Tag Archives: Community Calendar

Community Calendar: Compare Mutations

WHEN: 13th solar flare, goes util some starts a fist fight

WHERE: Annie’s oil drum

WHAT: Compare mutations.
Is the fact your hair turned into strings of curly metal the coolest? [IT SURE IS]
Think you’re a real hot shot for having that extra toe sticking out of your elbow? [YOU BET]
Are your scales flashier then all the rest of the half-fish mutated people out there? [SHOW IT OFF]

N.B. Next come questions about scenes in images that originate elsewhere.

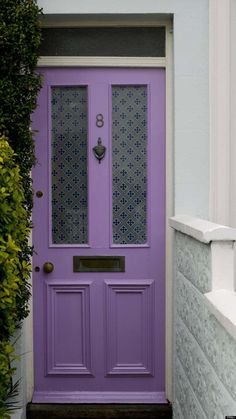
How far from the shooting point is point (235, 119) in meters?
4.48

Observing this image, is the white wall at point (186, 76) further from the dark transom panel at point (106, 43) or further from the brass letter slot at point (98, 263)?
the brass letter slot at point (98, 263)

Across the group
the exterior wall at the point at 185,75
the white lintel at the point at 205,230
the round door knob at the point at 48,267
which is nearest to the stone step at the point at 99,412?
the exterior wall at the point at 185,75

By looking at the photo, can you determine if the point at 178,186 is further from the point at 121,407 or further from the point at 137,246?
the point at 121,407

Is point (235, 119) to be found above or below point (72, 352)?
above

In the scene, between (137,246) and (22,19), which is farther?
(137,246)

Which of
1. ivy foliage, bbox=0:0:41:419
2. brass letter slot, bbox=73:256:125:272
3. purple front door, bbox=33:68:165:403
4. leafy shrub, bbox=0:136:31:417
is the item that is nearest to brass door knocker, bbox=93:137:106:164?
purple front door, bbox=33:68:165:403

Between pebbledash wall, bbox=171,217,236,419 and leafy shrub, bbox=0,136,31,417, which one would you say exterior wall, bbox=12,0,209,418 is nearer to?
pebbledash wall, bbox=171,217,236,419

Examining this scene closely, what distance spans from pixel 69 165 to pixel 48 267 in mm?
791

Annie is a Graft member with a documented kill count of twenty-eight people per month. What a cool gal. She’s even fashioned little aviator sunglasses for all her sets of eyes over her body. You’ll never know which set is looking at you. I presume she’s set up this Community event because she thinks it’s a competition she’s already won, but it’ll still be fun to go out for some lighthearted judgment as you, your neighbours, friends and enemies all critique each other’s entire bodies!
This will be a Graft heavy event, as the only way to enter the cult it to look as far from that one Sears advertisement of a modern man; with their bodies all soaked in radioactive sewer residue, they have enough insane mutations for all of us.

The pink scales I’ve got covering up half of my face may pale in comparison tomorrow, but it’s still heartening to remember none of us would be acceptable humans if the apocalypse hadn’t ensued.

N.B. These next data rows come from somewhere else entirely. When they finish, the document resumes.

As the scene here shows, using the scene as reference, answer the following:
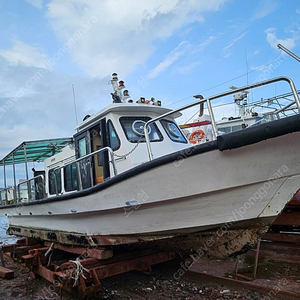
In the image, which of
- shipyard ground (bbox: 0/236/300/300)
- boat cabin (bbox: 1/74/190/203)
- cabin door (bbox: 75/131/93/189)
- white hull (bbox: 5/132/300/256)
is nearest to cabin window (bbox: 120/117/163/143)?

FLAUNT IT IF YOU”VE GOT IT

Community Calendar: dinner or death

WHEN: Fifth solar flare

WHERE: That really weirdly shaped rock – you know the one

WHAT: Dinner or Death?
Will those dandelions flashing like neon yellow strobe lights melt your eyeballs or taste fantastic on a light summer salad? Does that tree bark just appear to be infused with uranium or shall it turn out to make a great late night snack?
If these are the kinds of questions that keep you up at night as you chew the marrow out of a rat bone, this is an event for you!

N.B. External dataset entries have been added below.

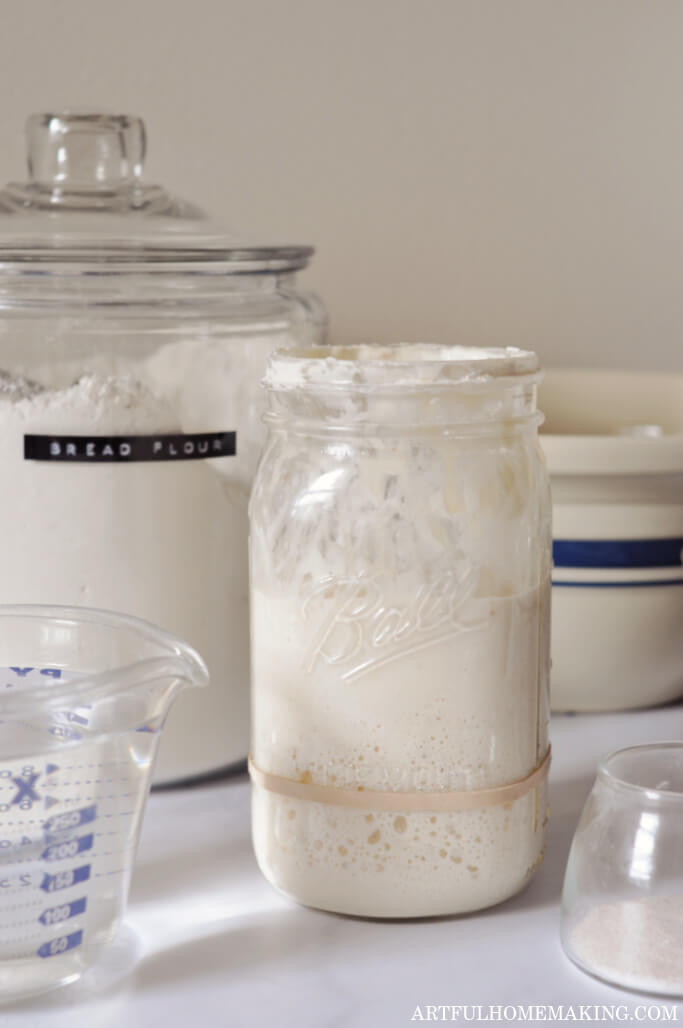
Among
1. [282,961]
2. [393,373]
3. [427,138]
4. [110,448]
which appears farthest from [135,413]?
[427,138]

Join Sandra as she wins the ‘Greater Good’ award, snatching up vegetation to test if it’s edible for the rest of us.
Sandra is an esteemed member of the Crafter Cult, who allegedly lived with a PHD in horticulture before the apocalypse, endlessly hindered by the formality of science protocol from eating the plants in her lab, which was always her one true desire.